The writing might have been on the wall way back when Snap founder Evan Spiegel was offered $3 billion to sell to Facebook in 2013, and the then two-year-old company turned Facebook down. Today Snap has a market value of $81.99 billion and growing.

The CNN story is more complicated. The current media buzz says that Jeff Zucker fired Chris Cuomo and refused to pay out his contract. Cuomo vowed revenge and was able to get Zucker fired for having a relationship with a subordinate that he didn’t report. Those facts seem reasonably well documented, as far as they go.

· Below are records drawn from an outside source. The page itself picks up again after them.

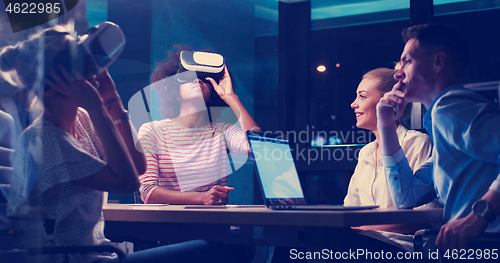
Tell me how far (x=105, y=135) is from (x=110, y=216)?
43 centimetres

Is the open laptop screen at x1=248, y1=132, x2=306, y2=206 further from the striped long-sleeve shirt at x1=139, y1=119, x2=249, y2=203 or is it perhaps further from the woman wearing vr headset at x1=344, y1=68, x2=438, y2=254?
the striped long-sleeve shirt at x1=139, y1=119, x2=249, y2=203

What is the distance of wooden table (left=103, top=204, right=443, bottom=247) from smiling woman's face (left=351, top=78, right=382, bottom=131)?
0.69m

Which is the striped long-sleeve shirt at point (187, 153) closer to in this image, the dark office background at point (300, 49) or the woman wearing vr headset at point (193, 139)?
the woman wearing vr headset at point (193, 139)

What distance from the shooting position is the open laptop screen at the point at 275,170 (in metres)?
1.33

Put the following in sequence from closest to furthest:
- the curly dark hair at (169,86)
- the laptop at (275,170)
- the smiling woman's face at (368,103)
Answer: the laptop at (275,170)
the smiling woman's face at (368,103)
the curly dark hair at (169,86)

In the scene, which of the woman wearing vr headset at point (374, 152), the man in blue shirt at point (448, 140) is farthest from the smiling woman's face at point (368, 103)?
the man in blue shirt at point (448, 140)

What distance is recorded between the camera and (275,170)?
1.41 meters

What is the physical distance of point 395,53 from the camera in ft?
11.6

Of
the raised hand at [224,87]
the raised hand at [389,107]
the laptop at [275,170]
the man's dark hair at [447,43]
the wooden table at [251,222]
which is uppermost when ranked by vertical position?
the man's dark hair at [447,43]

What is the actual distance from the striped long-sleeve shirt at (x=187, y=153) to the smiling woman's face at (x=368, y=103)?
55 centimetres

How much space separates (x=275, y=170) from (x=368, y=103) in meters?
0.79

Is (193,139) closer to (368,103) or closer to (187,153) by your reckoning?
(187,153)

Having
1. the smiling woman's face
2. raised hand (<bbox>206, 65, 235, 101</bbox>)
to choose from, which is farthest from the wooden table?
raised hand (<bbox>206, 65, 235, 101</bbox>)

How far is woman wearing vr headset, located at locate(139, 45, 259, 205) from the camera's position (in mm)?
2025
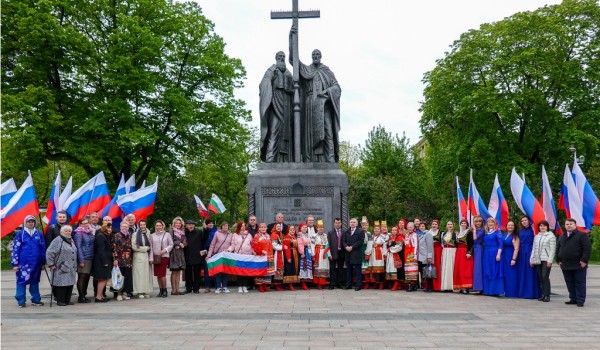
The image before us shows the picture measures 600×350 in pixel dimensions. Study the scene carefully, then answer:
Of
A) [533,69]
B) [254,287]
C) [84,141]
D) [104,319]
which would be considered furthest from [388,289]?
[533,69]

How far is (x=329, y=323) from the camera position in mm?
9359

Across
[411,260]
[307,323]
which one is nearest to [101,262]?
[307,323]

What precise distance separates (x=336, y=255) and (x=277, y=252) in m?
1.51

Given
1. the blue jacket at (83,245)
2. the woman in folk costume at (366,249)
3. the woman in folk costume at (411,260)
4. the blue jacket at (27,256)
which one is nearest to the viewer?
the blue jacket at (27,256)

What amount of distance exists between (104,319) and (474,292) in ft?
28.7

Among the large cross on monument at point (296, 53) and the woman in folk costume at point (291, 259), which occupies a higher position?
the large cross on monument at point (296, 53)

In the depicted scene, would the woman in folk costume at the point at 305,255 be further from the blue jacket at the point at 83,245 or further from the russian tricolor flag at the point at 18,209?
the russian tricolor flag at the point at 18,209

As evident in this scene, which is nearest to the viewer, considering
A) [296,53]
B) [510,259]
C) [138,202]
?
[510,259]

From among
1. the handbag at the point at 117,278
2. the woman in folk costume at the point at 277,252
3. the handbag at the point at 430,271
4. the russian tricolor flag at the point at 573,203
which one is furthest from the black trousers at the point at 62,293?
the russian tricolor flag at the point at 573,203

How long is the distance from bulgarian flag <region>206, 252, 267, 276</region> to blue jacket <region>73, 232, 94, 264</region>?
9.09ft

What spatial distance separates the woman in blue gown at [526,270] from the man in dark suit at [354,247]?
3.74 m

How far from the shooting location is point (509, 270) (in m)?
13.6

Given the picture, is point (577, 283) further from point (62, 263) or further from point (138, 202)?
point (62, 263)

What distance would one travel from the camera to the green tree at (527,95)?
2952 centimetres
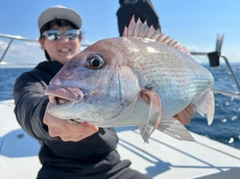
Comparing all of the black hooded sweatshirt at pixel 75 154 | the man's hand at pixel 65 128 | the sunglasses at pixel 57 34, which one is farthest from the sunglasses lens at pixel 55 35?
the man's hand at pixel 65 128

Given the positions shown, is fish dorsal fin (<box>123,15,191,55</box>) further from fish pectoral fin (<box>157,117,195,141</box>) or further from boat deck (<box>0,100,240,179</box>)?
boat deck (<box>0,100,240,179</box>)

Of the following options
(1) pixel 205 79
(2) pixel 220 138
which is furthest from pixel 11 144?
(2) pixel 220 138

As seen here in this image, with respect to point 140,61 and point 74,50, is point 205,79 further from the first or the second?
point 74,50

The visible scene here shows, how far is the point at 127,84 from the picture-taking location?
2.88 feet

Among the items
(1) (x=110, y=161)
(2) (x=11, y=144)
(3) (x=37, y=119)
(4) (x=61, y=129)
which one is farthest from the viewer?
(2) (x=11, y=144)

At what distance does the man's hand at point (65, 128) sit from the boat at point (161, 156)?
1348 millimetres

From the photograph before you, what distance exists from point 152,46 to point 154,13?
0.99 meters

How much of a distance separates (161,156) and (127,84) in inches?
75.6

But there’s more to the story. (Disclosure: Zucker's teenage son was given stock and a board seat on a company I acquired from Corey Booker, Waywire. That said, I haven't spoken to Zucker in years, and have no inside information here). Zucker’s history goes way back, at first to news at NBC and then as the head of entertainment at NBC, during which time he greenlit and promoted Donald Trump’s brand-building exercise known as “The Apprentice.” So Zucker and Trump were pals at the time. Then Zucker became head of CNN and turned CNN more clearly left -- and he and Trump became mortal enemies. So there’s a long and twisted political history that comes into play here.

And then there’s the WarnerMedia merger with Discovery, which seems the largest factor. The most powerful figure in this deal is John Malone, chairman of Liberty Media, Discovery's largest shareholder. Malone is a notorious figure in the media business, for years referred to as Darth Vader. Malone’s history is the story of the rise of cable. Billionaire Malone is known as the largest private landowner in the USA, owning  2.2 million acres -- more than twice the size of Rhode Island. Malone’s political lineage is libertarian, but he’s a significant donor to Donald Trump.

It looked like Zucker’s star would rise under Discovery chief and Zucker friend David Zaslav. But in the end, it was WarnerMedia CEO Jason Kilar, who was perceived as less powerful than Zucker, who ended up being the one to show him the door. Will CNN’s future be more conservative under the Malone-controlled enterprise, as this Daily Mail post suggests? That remains to be seen.